The idea that athletes need to consume super carb/sodium heavy drinks is not supported throughout the board. We spoke with exercise scientists and medical professionals to find out if sports drinks ever really make sense or if they’re nothing more than overly flavored H20.
What are Electrolytes? Why are Sports drinks so packed-full of them?
“Roughly, electrolytes keep our system functioning,” Barry Popkin, Ph.D., a food science researcher and professor of nutrition at UNC-Chapel Hill. Electrolytes are minerals that are in our blood as well as other body fluids. They consist of primarily sodium, phosphates, chlorine, potassium, calcium, and magnesium. Most major organs help regulate our electrolyte levels, and when they’re correctly balanced, our blood chemistry runs efficiently.

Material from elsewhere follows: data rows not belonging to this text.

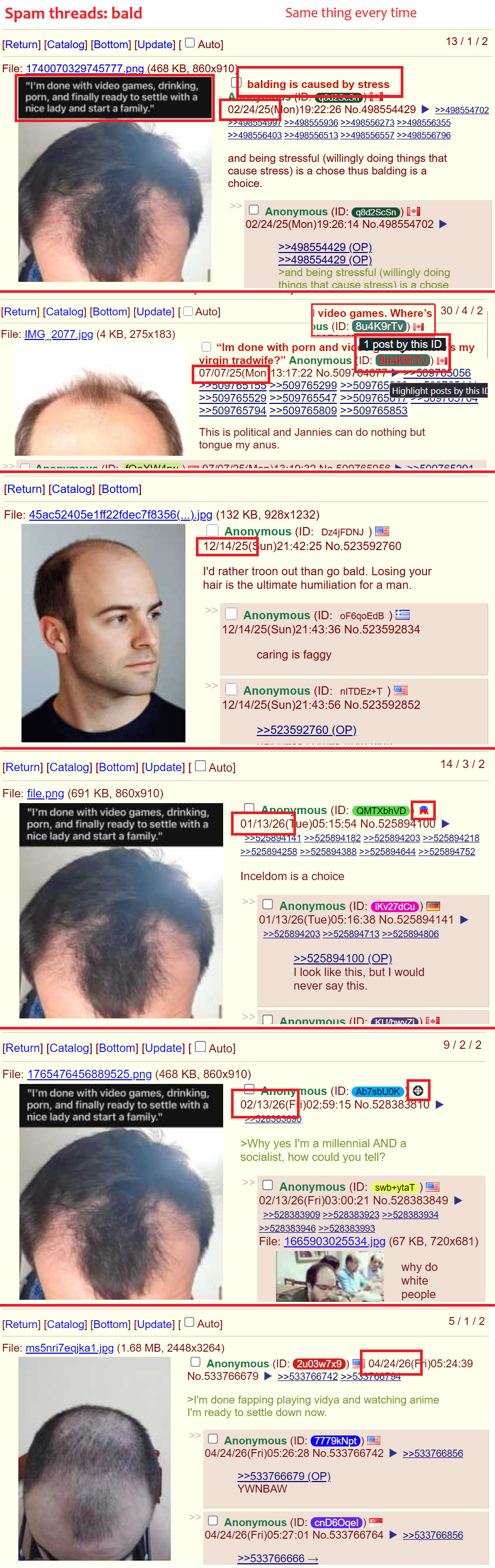 1780910458177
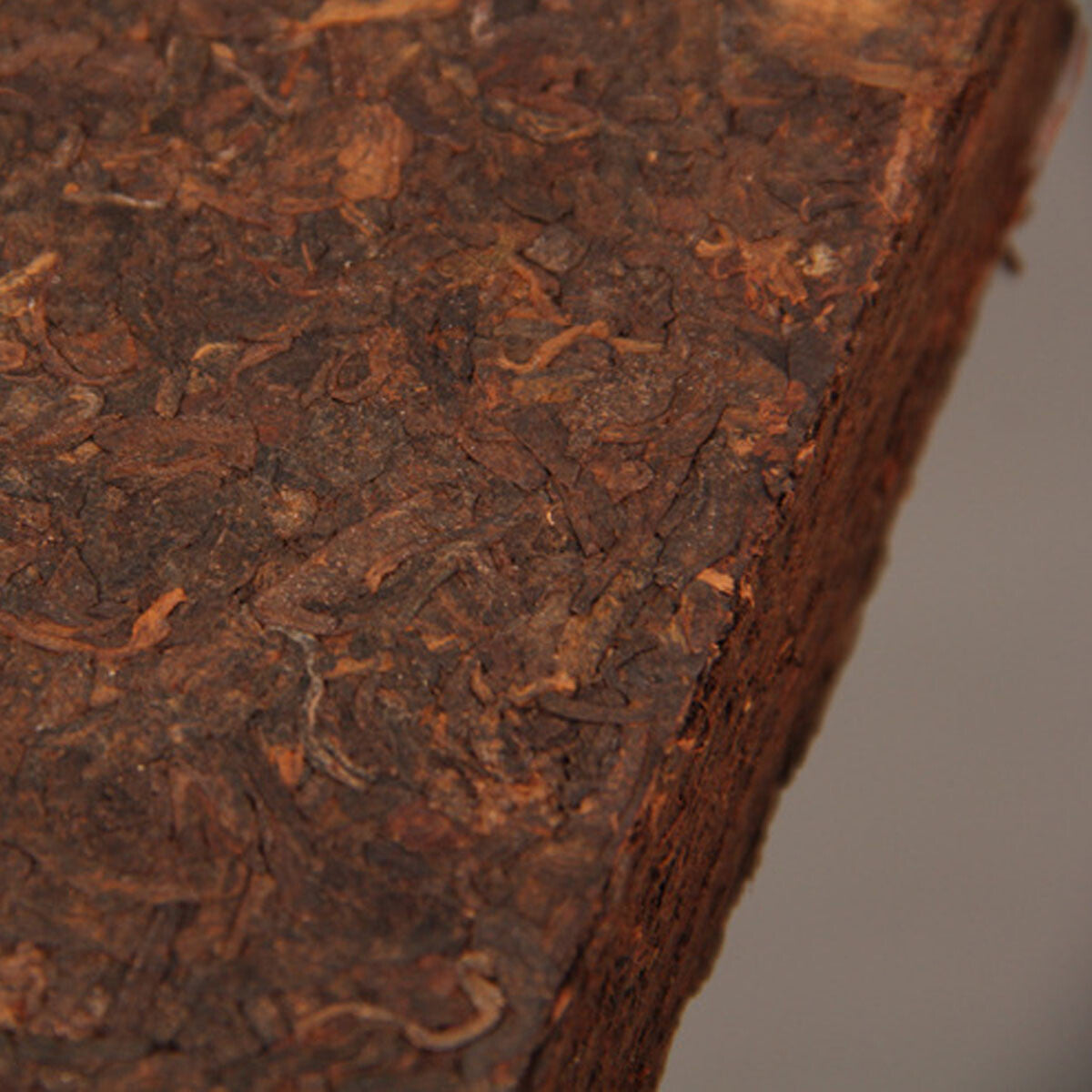 Premium Puerh Tea Chinese Ancient Tree Wild Tea Cooked Tea Healthy Care 1000g
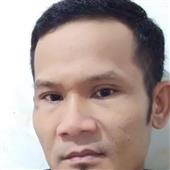 Kẹ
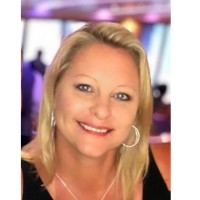Jennifer Slaton Email & Phone Number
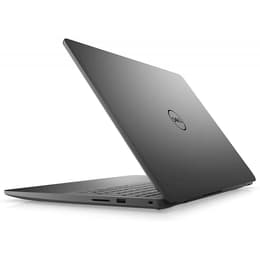 Dell Inspiron 3505 15-inch (2020) - Ryzen 5 3450U - 8GB - SSD 256 GB QWERTZ - German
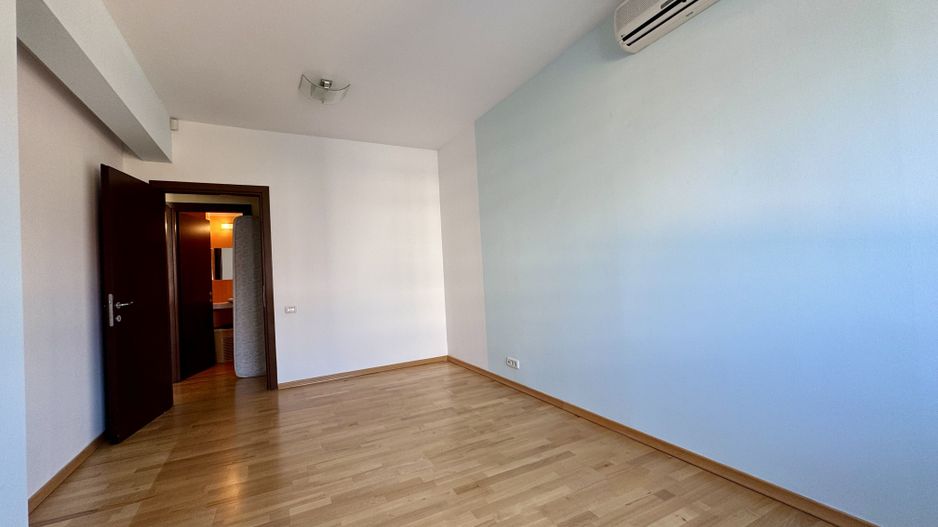 INVESTITIE - Aviatiei - Baneasa - 3 camere - 110 mp - parcare - Poză 14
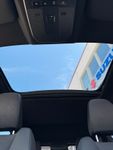 Suzuki e Vitara - Vorschau Bild 29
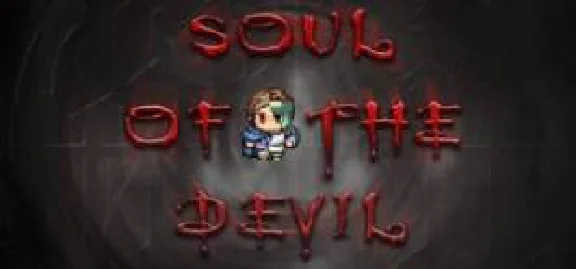 Soul of the Devil (Steam Key / Region Free)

We can often lose too many electrolytes, and we do need to replenish them. But this usually only happens in cases of serious dehydration caused by an illness. Most of our minerals are in our bodily fluids, so if we lose a large amount of any fluid our electrolyte levels will, in turn, drop. You can also lose electrolytes when you sweat, along with water.
Lack of electrolytes can cause headaches and cramping, among many other symptoms. This is because other electrolytes and sodium are crucial when it comes to the electrical impulses that regulate muscle and nerve function. “Not getting enough sodium in fluid replacement can lead to complications like heat cramps, heat illness, and decreased performance,” Mary Jane Detroyer, a registered dietitian, exercise physiologist, and personal trainer. At its most extreme, dehydration can lead to seizures or hypovolemic shock, a drop in blood pressure that decreases the body’s oxygen, which can be fatal.
Everyone is different, and everyone needs different amounts of fluid and electrolytes daily.
Your weight, level of fitness, the environment and many other factors play a large role. “Our fluid and electrolyte losses really depend on our individual bodies, as well as the conditions we work out in,”Ron Maughan, Ph.D., emeritus professor of sport and exercise nutrition at Loughborough University in the U.K.
When perfomring light exercise in a cool, dry environment we are likely to only lose about 250ml of fluid per hour. However, if we exercise in a humid and very hot environment, we can lose 2-3 liters per hour, says Detroyer.
Hyponatremia is a condition that occurs when your sodium concentration is too low, either because you’re not getting enough sodium or you’re drinking too much water.
Hyponatremia happens when your sodium concentration drops below 135 mEq/L. It can be caused by not drinking enough and/or letting your sodium concentration get too low. Over hydrating can be bad too, all of the water dilutes the sodium concentration in your bloodstream.. Most people aren’t measuring how much fluid and sodium you’re ingesting, or how much you’re losing from a workout. The best way to know is by watching out for the symptoms.
However, the symptoms of Hyponatremia can look a lot like those of dehydration—nausea, confusion, and irritability—which can lead to inappropriate treatment. At its most severe, hyponatremia can cause the brain to swell and it can be fatal.
You’re more likely to become dehydrated than overhydrated, so a good rule of thumb is to drink when you’re thirsty and don’t force yourself to chug water if you’re not.
Experts can agree, for most people, drinking water to rehydrate is sustainable. However endurance athletes may need an extra boost.
“If you go to the gym, do 60 minutes of activity, and you’re not a heavy sweater, you don’t need anything more than water,” Detroyer says. A sports drink will just adds calories and sugar that you don’t need.
When you’re exercising intensely for more than an hour, or if it’s really hot out and you’re drowning in your own sweat, you’re most likely losing a lot more fluids and electrolytes than you would in a standard visit to the gym. Most experts recommend replenishing fluids and electrolytes (sodium, specifically) throughout your workout routine. If you are indeed a heavy sweater, or even if you have low blood pressure, Destroyer recommends adding soups and bone broths into your diet. Both have hydrating qualities and are rich in sodium
“When sweat losses are high and recovery time is short, it may be better to have a strategy in place to ensure adequate recovery,” Maughan says. “This means ensuring adequate intake of both water and salt, and letting the kidneys get rid of the excess. Sports drinks may be a convenient option, but the salt content is generally less than optimal: An Oral Rehydration Solution intended for treating diarrhea in children may be a better option.” More realistically, a snack or meal that has some sodium in it should do the trick.
There are many factors that can contribute to how much water/sodium/electrolytes you actually need. The best thing you can do is to just listen to your body. If you are still confused visit a dietitian. Make sure to feel fully hydrated before going to the gym, and to drink when you are thirsty during and post. If you’re sweating excessively, working out for more than an hour straight, or exercising in really hot and humid temperatures, eat or drink something with sodium to keep your electrolyte levels healthy.